■ **Excerpts from spatial question data**
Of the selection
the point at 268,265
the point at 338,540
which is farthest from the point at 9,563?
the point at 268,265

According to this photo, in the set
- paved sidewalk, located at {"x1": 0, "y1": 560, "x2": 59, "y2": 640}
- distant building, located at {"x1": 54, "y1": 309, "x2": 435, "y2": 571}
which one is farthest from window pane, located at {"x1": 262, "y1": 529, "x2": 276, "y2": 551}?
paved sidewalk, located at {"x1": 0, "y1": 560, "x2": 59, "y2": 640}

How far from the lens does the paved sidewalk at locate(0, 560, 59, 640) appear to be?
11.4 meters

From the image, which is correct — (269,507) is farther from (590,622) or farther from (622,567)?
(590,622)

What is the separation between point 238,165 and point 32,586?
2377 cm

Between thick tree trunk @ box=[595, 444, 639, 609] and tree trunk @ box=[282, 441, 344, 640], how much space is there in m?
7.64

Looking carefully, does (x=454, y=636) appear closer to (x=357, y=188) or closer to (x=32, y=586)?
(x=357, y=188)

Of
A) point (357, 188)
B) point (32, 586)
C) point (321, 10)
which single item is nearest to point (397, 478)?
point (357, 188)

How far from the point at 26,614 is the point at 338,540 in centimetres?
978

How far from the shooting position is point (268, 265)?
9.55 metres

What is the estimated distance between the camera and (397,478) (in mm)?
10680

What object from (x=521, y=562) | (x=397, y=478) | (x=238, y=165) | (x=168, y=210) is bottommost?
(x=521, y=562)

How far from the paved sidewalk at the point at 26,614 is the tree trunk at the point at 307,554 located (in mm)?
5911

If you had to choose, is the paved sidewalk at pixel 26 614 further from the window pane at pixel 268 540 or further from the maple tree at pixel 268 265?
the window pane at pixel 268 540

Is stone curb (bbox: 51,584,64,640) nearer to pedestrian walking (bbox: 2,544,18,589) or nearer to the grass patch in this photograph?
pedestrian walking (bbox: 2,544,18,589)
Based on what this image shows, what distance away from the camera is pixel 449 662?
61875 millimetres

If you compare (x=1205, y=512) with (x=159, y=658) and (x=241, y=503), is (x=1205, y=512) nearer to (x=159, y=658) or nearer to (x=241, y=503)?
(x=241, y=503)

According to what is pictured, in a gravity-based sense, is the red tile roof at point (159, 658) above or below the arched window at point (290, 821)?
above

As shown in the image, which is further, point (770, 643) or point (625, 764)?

■ **Task description**
Write out the entire listing above line for line, changing no character.

■ **The reply**
Of the selection
the point at 268,265
the point at 338,540
which is farthest from the point at 9,563?
the point at 268,265

According to this photo, in the set
- paved sidewalk, located at {"x1": 0, "y1": 560, "x2": 59, "y2": 640}
- distant building, located at {"x1": 54, "y1": 309, "x2": 435, "y2": 571}
which one is farthest from window pane, located at {"x1": 262, "y1": 529, "x2": 276, "y2": 551}?
paved sidewalk, located at {"x1": 0, "y1": 560, "x2": 59, "y2": 640}

How far from the lens does the paved sidewalk at locate(0, 560, 59, 640) appear to be?
11.4 meters

From the image, which is correct — (269,507) is farther from (590,622) or farther from (622,567)?
(590,622)

What is the separation between point 238,165 and point 32,586?
2377 cm

Between thick tree trunk @ box=[595, 444, 639, 609] and tree trunk @ box=[282, 441, 344, 640], how much space is there in m?
7.64

Looking carefully, does (x=454, y=636) appear closer to (x=357, y=188) or closer to (x=32, y=586)?
(x=357, y=188)

Of
A) point (357, 188)
B) point (32, 586)
C) point (321, 10)
which single item is nearest to point (397, 478)?
point (357, 188)

How far from the point at 26,614 is the point at 338,540 in centimetres?
978

How far from the shooting position is point (268, 265)?
9.55 metres

What is the estimated distance between the camera and (397,478) (in mm)?
10680

What object from (x=521, y=562) | (x=397, y=478) | (x=238, y=165) | (x=168, y=210) is bottommost?
(x=521, y=562)

How far from the paved sidewalk at the point at 26,614 is the tree trunk at the point at 307,554 located (in mm)?
5911

If you had to choose, is the paved sidewalk at pixel 26 614 further from the window pane at pixel 268 540 or further from the maple tree at pixel 268 265?
the window pane at pixel 268 540

Is stone curb (bbox: 51,584,64,640) nearer to pedestrian walking (bbox: 2,544,18,589) or nearer to the grass patch in this photograph?
pedestrian walking (bbox: 2,544,18,589)
Based on what this image shows, what distance away from the camera is pixel 449 662?
61875 millimetres

If you compare (x=1205, y=512) with (x=159, y=658) and (x=241, y=503), is (x=1205, y=512) nearer to (x=159, y=658) or nearer to (x=241, y=503)?
(x=241, y=503)

According to what is pictured, in a gravity-based sense, is the red tile roof at point (159, 658) above or below the arched window at point (290, 821)?
above

As shown in the image, which is further, point (770, 643) or point (625, 764)?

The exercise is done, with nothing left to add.